We introduce the Humans in Context dataset in our work. The dataset is sourced from 10 existing research datasets, heavily filtered to contain 19M frames of humans in everyday environments, and supplemented with pose labels obtained using OpenPose.
The final dataset cannot be released directly due to licensing limitatons of the source datasets. However, below are instructions to download all of the 10 source datasets and construct the full Humans in Context meta-dataset we use in our paper. It is also possible to construct a similar dataset from different sources or a subset of the source datasets.
-
Holistic Video Understanding (HVU)
https://holistic-video-understanding.github.io/
The dataset is released as YouTube IDs and annotations. They provide a download tool as well as a form to request access to the test videos or other missing videos. -
Moments in Time
http://moments.csail.mit.edu/
To download the dataset, complete this form to request access to the videos. -
Kinetics (700-2020)
https://www.deepmind.com/open-source/kinetics
The dataset is released as metadata and YouTube IDs. There is no official download tool, but this or other open source tools can be used. -
Charades
https://prior.allenai.org/projects/charades
Videos are available for download directly on the dataset webpage. -
InstaVariety https://github.com/akanazawa/human_dynamics/blob/master/doc/insta_variety.md
A script for downloading the dataset videos is provided on the dataset writeup. -
Oops
https://oops.cs.columbia.edu/data/
Videos are available for download directly on the dataset webpage. -
MPII Human Pose Dataset (videos)
http://human-pose.mpi-inf.mpg.de/
Videos can be downloaded from this page. -
VLOG (people)
https://web.eecs.umich.edu/~fouhey/2017/VLOG/
Videos are available for download directly on the dataset webpage, or as a list of YouTube IDs.
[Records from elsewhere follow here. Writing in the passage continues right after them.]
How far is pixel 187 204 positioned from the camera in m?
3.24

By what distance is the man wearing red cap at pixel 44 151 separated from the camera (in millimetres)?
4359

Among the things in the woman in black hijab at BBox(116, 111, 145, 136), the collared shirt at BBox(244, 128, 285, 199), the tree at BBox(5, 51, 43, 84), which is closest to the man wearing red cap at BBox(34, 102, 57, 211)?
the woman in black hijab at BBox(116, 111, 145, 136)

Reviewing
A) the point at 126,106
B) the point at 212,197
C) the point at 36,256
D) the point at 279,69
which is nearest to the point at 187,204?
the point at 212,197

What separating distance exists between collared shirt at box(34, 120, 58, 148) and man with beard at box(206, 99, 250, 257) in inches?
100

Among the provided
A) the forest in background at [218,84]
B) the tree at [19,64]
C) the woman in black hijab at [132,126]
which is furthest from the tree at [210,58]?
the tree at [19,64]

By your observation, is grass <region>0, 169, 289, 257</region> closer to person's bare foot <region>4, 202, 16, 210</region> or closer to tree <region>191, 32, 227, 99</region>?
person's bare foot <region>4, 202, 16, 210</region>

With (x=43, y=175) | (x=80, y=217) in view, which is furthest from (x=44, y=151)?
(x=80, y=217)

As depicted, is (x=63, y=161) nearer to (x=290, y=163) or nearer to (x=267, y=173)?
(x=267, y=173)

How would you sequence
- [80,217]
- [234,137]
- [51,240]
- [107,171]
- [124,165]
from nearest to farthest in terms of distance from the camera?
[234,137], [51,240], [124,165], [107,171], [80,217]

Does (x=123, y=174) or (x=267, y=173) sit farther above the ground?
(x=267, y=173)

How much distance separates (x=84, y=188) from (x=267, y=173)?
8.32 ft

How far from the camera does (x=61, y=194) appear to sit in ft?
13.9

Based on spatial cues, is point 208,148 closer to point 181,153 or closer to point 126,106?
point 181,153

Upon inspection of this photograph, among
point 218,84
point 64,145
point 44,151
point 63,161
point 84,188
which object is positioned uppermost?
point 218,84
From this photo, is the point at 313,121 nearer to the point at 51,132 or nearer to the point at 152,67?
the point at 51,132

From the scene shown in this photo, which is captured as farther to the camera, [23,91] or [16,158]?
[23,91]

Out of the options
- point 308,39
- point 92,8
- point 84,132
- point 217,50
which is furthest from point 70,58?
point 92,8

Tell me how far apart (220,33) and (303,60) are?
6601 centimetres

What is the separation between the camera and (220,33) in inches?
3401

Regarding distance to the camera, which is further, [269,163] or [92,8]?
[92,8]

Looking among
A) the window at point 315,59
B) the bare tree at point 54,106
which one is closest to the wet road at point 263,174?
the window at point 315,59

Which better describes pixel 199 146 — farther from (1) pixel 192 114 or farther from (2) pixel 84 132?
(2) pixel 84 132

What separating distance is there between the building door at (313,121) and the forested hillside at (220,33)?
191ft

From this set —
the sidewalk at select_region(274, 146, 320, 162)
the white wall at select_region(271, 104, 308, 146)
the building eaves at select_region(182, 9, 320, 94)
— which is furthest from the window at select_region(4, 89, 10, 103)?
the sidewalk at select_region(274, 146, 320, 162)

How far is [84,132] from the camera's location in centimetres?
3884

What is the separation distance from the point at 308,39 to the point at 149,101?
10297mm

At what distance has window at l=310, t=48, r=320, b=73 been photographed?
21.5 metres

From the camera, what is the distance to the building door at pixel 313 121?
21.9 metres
We only use the video IDs known to contain people, as listed here. -
PennAction
http://dreamdragon.github.io/PennAction/
Videos are available for download directly on the dataset webpage. -
YouTube-VOS
https://youtube-vos.org/dataset/
The dataset webpage provides instructions for downloading the dataset as part of their benchmark challange tasks.
After downloading the source datasets, the Humans in Context meta-dataset can be constructed by running a sequence of three processing scripts on each source dataset.
We filter images and video frames for sufficient resolution and bitrate, and resize so that the short edge is 256 resolution. This step is achieved by running python data_from_images.py input_dir=INPUT_DIR output_dir=OUTPUT_DIR
when the source dataset consists of directories of frames stored as images, or python data_from_videos.py input_dir=INPUT_DIR output_dir=OUTPUT_DIR
when the source dataset consists of video files. The output directory should be specific to each source dataset and will be used as the input the next phase of processing. For example:
python data_from_videos.py input_dir=kinetics output_dir=kinetics_frames_256
Next, we filter clips using a person detection network. Run python data_filter_people.py input_dir=INPUT_DIR output_dir=OUTPUT_DIR
where the input directory is the output of the previous step, and the output directory is again specific to each source. For example:
python data_filter_people.py input_dir=kinetics_frames_256 output_dir=kinetics_people
Lastly, we filter clips and provide labels by running OpenPose. Make sure to get the OpenPose pretrained model from the main README. Then run python data_detect_pose.py input_dir=INPUT_DIR output_dir=OUTPUT_DIR
where the input directory is again the output of the previous step. For example:
python data_detect_pose.py input_dir=kinetics_people output_dir=kinetics_pose
The LMDB outputs for poses, clips and frames should then be arranged to form the following directory structure:
charades
clips_db
frames_db
poses_db
hvu
clips_db
frames_db
poses_db
insta_variety
clips_db
frames_db
poses_db
kinetics
clips_db
frames_db
poses_db
moments
clips_db
frames_db
poses_db
mpii
clips_db
frames_db
poses_db
oops
clips_db
frames_db
poses_db
penn_action
clips_db
frames_db
poses_db
vlog_people
clips_db
frames_db
poses_db
youtube_vos
clips_db
frames_db
poses_db